Work to be completed
Copy out each of the rows below word for word, and leave the pictures out.

Listing
▼
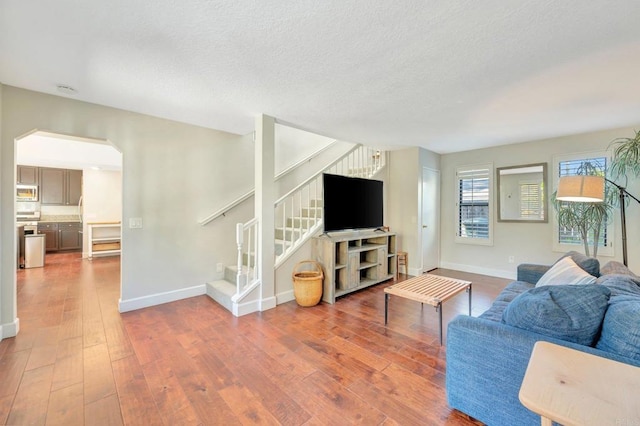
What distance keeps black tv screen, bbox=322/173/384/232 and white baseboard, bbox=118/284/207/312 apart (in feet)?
6.52

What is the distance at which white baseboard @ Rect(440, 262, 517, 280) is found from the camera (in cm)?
475

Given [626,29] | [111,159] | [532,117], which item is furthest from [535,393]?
[111,159]

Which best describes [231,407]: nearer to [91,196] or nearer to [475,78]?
[475,78]

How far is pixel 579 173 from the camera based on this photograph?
12.5 ft

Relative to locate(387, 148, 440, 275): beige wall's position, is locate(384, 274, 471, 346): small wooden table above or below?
below

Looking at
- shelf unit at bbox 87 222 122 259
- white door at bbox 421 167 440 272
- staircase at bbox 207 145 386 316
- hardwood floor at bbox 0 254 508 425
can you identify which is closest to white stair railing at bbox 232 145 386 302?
staircase at bbox 207 145 386 316

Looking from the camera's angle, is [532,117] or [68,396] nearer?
[68,396]

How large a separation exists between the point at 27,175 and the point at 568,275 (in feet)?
33.0

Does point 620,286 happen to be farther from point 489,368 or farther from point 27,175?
point 27,175

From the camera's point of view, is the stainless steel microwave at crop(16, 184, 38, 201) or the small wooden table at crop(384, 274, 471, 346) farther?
the stainless steel microwave at crop(16, 184, 38, 201)

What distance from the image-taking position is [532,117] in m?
3.32

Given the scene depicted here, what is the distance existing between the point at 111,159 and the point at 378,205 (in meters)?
5.89

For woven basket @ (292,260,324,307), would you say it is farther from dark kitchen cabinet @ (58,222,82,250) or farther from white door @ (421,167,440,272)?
dark kitchen cabinet @ (58,222,82,250)

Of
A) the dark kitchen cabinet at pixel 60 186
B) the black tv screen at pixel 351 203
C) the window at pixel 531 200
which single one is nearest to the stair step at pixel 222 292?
the black tv screen at pixel 351 203
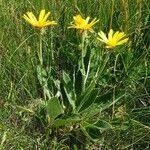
▲
Output below
What distance keeps black tv screen, bbox=322/173/384/232 and white baseboard, bbox=118/284/207/312 apart (in feet)?
6.52

What is the distance at which white baseboard @ Rect(440, 262, 517, 280) is found from the camera (in cm)?
475

Given [626,29] | [111,159] | [532,117], which item is furthest from [535,393]?
[111,159]

Which best describes [231,407]: nearer to [91,196] or nearer to [475,78]?
[475,78]

How far is pixel 579 173 from the camera based on this photograph?
12.5 ft

Relative to locate(387, 148, 440, 275): beige wall's position, is locate(384, 274, 471, 346): small wooden table above or below?
below

Looking at
- shelf unit at bbox 87 222 122 259
- white door at bbox 421 167 440 272
- staircase at bbox 207 145 386 316
- hardwood floor at bbox 0 254 508 425
can you identify which is closest to white stair railing at bbox 232 145 386 302?
staircase at bbox 207 145 386 316

Looking from the camera's angle, is [532,117] or [68,396] nearer?
[68,396]

How large a separation exists between the point at 27,175 and the point at 568,275 (in feet)?
33.0

Does point 620,286 happen to be farther from point 489,368 or farther from point 27,175?
point 27,175

From the camera's point of view, is the stainless steel microwave at crop(16, 184, 38, 201) or the small wooden table at crop(384, 274, 471, 346) farther?
the stainless steel microwave at crop(16, 184, 38, 201)

What distance from the image-taking position is [532,117] in m?
3.32

Given the scene depicted here, what is the distance existing between the point at 111,159 and the point at 378,205 (in meters)?
5.89

For woven basket @ (292,260,324,307), would you say it is farther from dark kitchen cabinet @ (58,222,82,250) or farther from white door @ (421,167,440,272)?
dark kitchen cabinet @ (58,222,82,250)

Of
A) the dark kitchen cabinet at pixel 60 186
B) the black tv screen at pixel 351 203
C) the window at pixel 531 200
which single one is nearest to the stair step at pixel 222 292?
the black tv screen at pixel 351 203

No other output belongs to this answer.